Ekman transport may be confined to the surface layers, but when the circulation spins up, the greater rotational speed of the gyre increases the rigidity of the Taylor column at its centre. The gyre shifts poleward and the column lengthens. The sum effect is to displace isopycnals (parcels of water of the same density) vertically in the column, i.e. the deep ocean warms. May be easier if you understand that the circulation in the surface layers is not closed, there is transport/seepage.

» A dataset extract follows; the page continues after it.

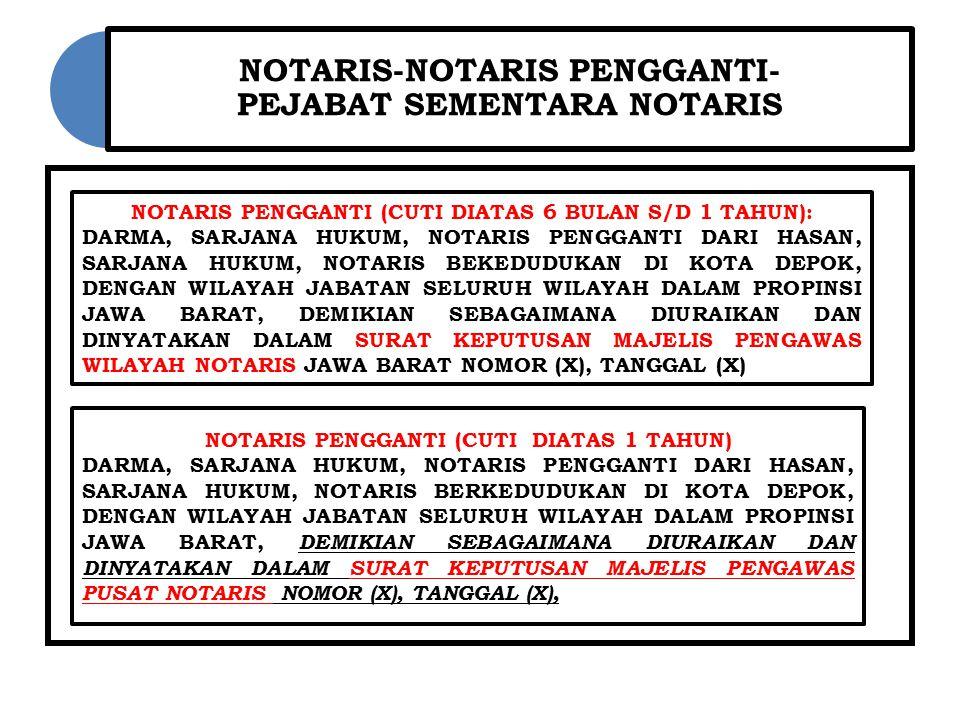 NOTARIS-NOTARIS PENGGANTI- PEJABAT SEMENTARA NOTARIS NOTARIS PENGGANTI (CUTI DIATAS 6 BULAN S/D 1 TAHUN): DARMA, SARJANA HUKUM, NOTARIS PENGGANTI DARI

As for ENSO. See figure 5(a) & (b) in Stefan’s post. Imagine the left-hand side is the western tropical Pacific Ocean, and the right-hand side the eastern tropical Pacific. When the easterly trade winds strengthen during La Nina it pushes water along the equator from the east to west. This occurs because the Coriolis Force is zero at/near the equator. That isn’t the case as one moves further away from the equator. Anyway, much of the heat is forced down below the surface in the west. That is one reason why sea level rise in the western Pacific basin is much higher than the global average throughout the period of satellite-based observation (1993-to present) – the wind-driven circulation moved to a more intense phase throughout the duration of satellite altimetry. Based on past observations, dating back to the 19th century, this is unlikely to last.
t_p_hamilton says
Think of the ocean heating during La Nina as removing $80 monthly from a deposit of $100 monthly for a net deposit of $20 . During El Nino, you are removing only $70 monthly, for a net deposit of $30. Alana Miller asks: how can a withdrawal add $10 a month?
Paulw says
But isn’t the ocean heat storage far, far, smaller than the GHG forcing/net human-made forcing.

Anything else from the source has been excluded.